Department of Neurology, University of South Florida, Tampa, Florida 33606, USA.
Mov Disord. 2009 Dec 15;24(16):2328-36. doi: 10.1002/mds.22759.
To further characterize the short-term levodopa response in early PD, we performed a retrospective analysis of the ELLDOPA study which randomized 361 early PD subjects to placebo, levodopa 150, 300, or 600 mg/day. We evaluated change in UPDRS motor scores (UPDRSm) from baseline to weeks 9 and 24, and identified changes in UPDRSm that best discriminated treatment with levodopa from placebo. Linear regressions were used to determine associations between baseline characteristics and changes in UPDRSm. Mean percent improvement in UPDRSm in levodopa-treated subjects was greater than that for placebo-treated subjects (27.4% vs. 5.8% at 9 weeks, P < 0.001 and 26.2% vs. 4.0% at 24 weeks, P < 0.001). UPDRSm change at 9 weeks ranged from -92.9% (improvement) to 85.7% (worsening) for levodopa and -86.7% to 160% for placebo, and at 24 weeks ranged from -100.0% to 242.9% for levodopa and -87.5% to 112.5% for placebo. UPDRSm improvements of 22.0% at 9 weeks and 23.8% at 24 weeks best discriminated treatment with levodopa 300 mg/day (a common initial maintenance dosage in clinical practice) from placebo. Significant associations were not observed between baseline subject characteristics and magnitude of response from baseline to week 24. We conclude that although levodopa treatment significantly improved PD signs when compared with placebo, there was a wide range and considerable overlap in clinical responses to levodopa and placebo. A substantial proportion of subjects with early PD did not experience a robust response to levodopa. An improvement in UPDRSm of approximately 22% best discriminated levodopa treatment from placebo.
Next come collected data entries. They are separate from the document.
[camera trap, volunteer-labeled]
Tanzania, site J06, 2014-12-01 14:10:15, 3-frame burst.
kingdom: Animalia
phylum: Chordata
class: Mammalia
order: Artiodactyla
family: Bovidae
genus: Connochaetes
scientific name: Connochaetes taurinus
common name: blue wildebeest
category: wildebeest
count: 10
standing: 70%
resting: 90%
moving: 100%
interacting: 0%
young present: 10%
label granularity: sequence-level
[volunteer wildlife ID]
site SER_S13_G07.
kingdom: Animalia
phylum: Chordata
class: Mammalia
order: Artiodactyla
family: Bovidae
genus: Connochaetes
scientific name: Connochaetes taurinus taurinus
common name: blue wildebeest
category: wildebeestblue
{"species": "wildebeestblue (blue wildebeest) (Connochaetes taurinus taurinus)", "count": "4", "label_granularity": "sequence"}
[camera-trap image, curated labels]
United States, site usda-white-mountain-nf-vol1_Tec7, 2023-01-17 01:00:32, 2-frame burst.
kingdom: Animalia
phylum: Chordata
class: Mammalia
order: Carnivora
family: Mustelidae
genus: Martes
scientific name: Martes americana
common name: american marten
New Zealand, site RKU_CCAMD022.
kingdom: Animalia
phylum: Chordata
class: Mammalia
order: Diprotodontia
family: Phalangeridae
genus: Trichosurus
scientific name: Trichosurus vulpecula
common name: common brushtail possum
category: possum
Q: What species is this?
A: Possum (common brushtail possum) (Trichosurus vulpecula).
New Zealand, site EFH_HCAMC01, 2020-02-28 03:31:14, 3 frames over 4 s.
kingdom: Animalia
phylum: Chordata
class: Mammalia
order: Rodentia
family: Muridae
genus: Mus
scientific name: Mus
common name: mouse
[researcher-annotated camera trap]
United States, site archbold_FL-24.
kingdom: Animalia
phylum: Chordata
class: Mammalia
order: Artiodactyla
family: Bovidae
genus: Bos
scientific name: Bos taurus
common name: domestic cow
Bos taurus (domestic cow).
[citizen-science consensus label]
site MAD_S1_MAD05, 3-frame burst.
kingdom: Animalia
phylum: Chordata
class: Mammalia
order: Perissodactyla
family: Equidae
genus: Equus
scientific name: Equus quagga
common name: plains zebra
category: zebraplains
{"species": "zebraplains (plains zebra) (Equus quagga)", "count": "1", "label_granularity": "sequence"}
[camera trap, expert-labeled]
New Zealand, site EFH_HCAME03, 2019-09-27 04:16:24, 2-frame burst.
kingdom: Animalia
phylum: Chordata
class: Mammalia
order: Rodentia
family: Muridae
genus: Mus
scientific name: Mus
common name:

为了进一步描述早期 PD 患者短期左旋多巴反应,我们对 ELLDOPA 研究进行了回顾性分析,该研究将 361 名早期 PD 患者随机分为安慰剂组、左旋多巴 150mg/天、300mg/天和 600mg/天组。我们评估了 UPDRS 运动评分(UPDRSm)从基线到第 9 周和第 24 周的变化,并确定了能够最佳区分左旋多巴与安慰剂治疗的 UPDRSm 变化。线性回归用于确定基线特征与 UPDRSm 变化之间的关联。与安慰剂治疗组相比,接受左旋多巴治疗的患者 UPDRSm 改善的平均百分比更高(第 9 周时为 27.4%比 5.8%,P<0.001;第 24 周时为 26.2%比 4.0%,P<0.001)。第 9 周时,左旋多巴的 UPDRSm 变化范围为-92.9%(改善)至 85.7%(恶化),安慰剂为-86.7%至 160%;第 24 周时,左旋多巴的 UPDRSm 变化范围为-100.0%至 242.9%,安慰剂为-87.5%至 112.5%。第 9 周时 UPDRSm 改善 22.0%和第 24 周时 UPDRSm 改善 23.8%可最佳区分左旋多巴 300mg/天(临床实践中常见的初始维持剂量)与安慰剂的治疗效果。未观察到基线受试者特征与从基线到第 24 周的反应幅度之间存在显著关联。我们得出结论,尽管与安慰剂相比,左旋多巴治疗显著改善了 PD 体征,但左旋多巴和安慰剂的临床反应范围广泛且有很大重叠。相当一部分早期 PD 患者对左旋多巴没有产生强烈的反应。UPDRSm 改善约 22%可最佳区分左旋多巴治疗与安慰剂。